Schließlich wurden Methoden zur Mikrostrukturierung weicher Hydrogele entwickelt, da diese Ansätze die Kontrolle der Kontaktbereiche für die Zelladhäsion ermöglichen. Durch die Messung der Verformung des Mikromusters innerhalb der Kontaktfläche einer Zelle könnten Zugkräfte leicht berechnet werden, da kein kraftfreies Referenzbild erforderlichist 19. Diese Methode ist weit verbreitet, da sie die indirekte Strukturierung einer regelmäßigen Anordnung von mikrometergroßen, diskreten fluoreszierenden Proteinadhäsionspunkten auf PAA-Gele zur Messung der zellulären Zugkräfteermöglicht 20. Um diese Kräfte zu berechnen, wurde ein Bildverarbeitungsalgorithmus entwickelt, der die Bewegungen jedes mikrostrukturierten Punktes verfolgen kann, ohne dass Benutzereingaben erforderlich sind,21.

Während diese Methode zum Erstellen ganzer Raster von Punktmustern einfach ist, ist sie komplizierter, wenn Muster von isolierten Flecken (oder Inseln) von Punkten gewünscht werden. Mikrostrukturierte Inseln sind nützlich, wenn die Kontrolle der Form und bis zu einem gewissen Grad der Größe von Zellclustern erforderlich ist. Um diese Inseln zu erstellen, erfordert die oben genannte Methode des Mikrokontaktdrucks zwei verschiedene Schritte: i) Verwendung eines PDMS-Stempels, um ein High-Fidelity-Muster von Punkten auf einem Deckglas zu erstellen, und dann ii) Verwendung eines zweiten anderen PDMS-Stempels, um die meisten dieser Punkte zu entfernen, wobei isolierte Inseln von Punkten21 zurückbleiben. Die Schwierigkeit, Inseln mit dieser ursprünglichen Methode zu erstellen, wird durch die Tatsache verstärkt, dass die Erstellung konsistenter Rastermuster im ersten Schritt des Prozesses für sich genommen eine Herausforderung darstellt. Mikrodruckstempel bestehen aus einer Anordnung von kreisförmigen Mikropfosten, deren Durchmesser der gewünschten Punktgröße entspricht. Diese Stempel werden dann mit einer gleichmäßigen Proteinschicht überzogen und dann mit einer genauen Menge Druck auf behandelte Deckgläser gestanzt, um das gewünschte Muster zu erzeugen. Auf der einen Seite kann zu viel Druck auf den Stempel zu einem ungleichmäßigen Proteintransfer und einer schlechten Mustertreue führen, da die Säule zwischen den Säulen knickt oder durchhängt, was zu einem Kontakt mit dem Glas führt. Auf der anderen Seite führt die Anwendung von zu wenig Druck zu wenig bis gar keinem Proteintransfer und einer schlechten Mustertreue. Aus diesen Gründen ist ein Transferverfahren erwünscht, mit dem sich in nur einem Schritt konsistent hochwertige Mikromuster isolierter Punktinseln erzeugen lassen.

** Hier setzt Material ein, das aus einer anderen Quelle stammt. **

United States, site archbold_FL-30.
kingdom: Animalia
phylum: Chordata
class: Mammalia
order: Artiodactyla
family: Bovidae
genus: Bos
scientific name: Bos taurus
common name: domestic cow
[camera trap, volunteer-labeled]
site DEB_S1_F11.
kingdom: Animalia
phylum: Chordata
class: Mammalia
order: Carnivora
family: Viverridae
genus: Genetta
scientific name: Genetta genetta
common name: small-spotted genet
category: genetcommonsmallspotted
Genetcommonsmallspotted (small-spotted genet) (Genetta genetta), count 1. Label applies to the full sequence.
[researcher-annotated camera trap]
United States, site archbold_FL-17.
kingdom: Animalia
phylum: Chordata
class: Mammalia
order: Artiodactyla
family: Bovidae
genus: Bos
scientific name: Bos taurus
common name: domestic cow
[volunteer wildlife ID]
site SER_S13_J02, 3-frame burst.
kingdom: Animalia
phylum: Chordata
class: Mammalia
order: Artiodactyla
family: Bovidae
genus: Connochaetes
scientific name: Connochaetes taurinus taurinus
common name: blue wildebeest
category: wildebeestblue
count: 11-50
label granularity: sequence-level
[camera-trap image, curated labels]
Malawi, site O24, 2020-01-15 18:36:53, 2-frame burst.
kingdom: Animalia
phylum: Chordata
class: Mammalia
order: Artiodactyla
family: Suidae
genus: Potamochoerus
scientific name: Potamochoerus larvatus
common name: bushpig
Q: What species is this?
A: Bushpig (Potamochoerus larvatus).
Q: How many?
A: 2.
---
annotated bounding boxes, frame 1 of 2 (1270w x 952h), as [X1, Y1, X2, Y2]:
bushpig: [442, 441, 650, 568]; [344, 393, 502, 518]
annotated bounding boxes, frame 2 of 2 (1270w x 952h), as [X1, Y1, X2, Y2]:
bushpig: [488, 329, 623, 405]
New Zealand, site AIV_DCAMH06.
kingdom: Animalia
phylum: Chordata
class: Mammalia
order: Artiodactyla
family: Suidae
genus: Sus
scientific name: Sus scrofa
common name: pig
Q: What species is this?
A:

Hierin wird ein Verfahren zur indirekten Mikrostrukturierung von Inseln mikrometergroßer fluoreszierender Proteinadhäsionspunkte auf einem PAA-Gel beschrieben, das konsistenter und vielseitiger ist als zuvor entwickelte Verfahren. Während ältere indirekte Mikrostrukturierungsverfahren auf der Übertragung von Proteinmustern von einem PDMS-Stempel auf ein Zwischensubstrat beruhen, verwendet die hier vorgestellte Methode PDMS-Stempel stattdessen als Gefäß für die Proteinentfernung, nicht für die Addition. Dies geschieht, indem zunächst die Struktur der verwendeten PDMS-Stempel grundlegend geändert wird. Anstatt Stempel herzustellen, die aus einem Muster von gleichmäßig verteilten kreisförmigen Säulen bestehen, bestehen Stempel bei dieser Methode aus einem Muster von gleichmäßig verteilten kreisförmigen Löchern.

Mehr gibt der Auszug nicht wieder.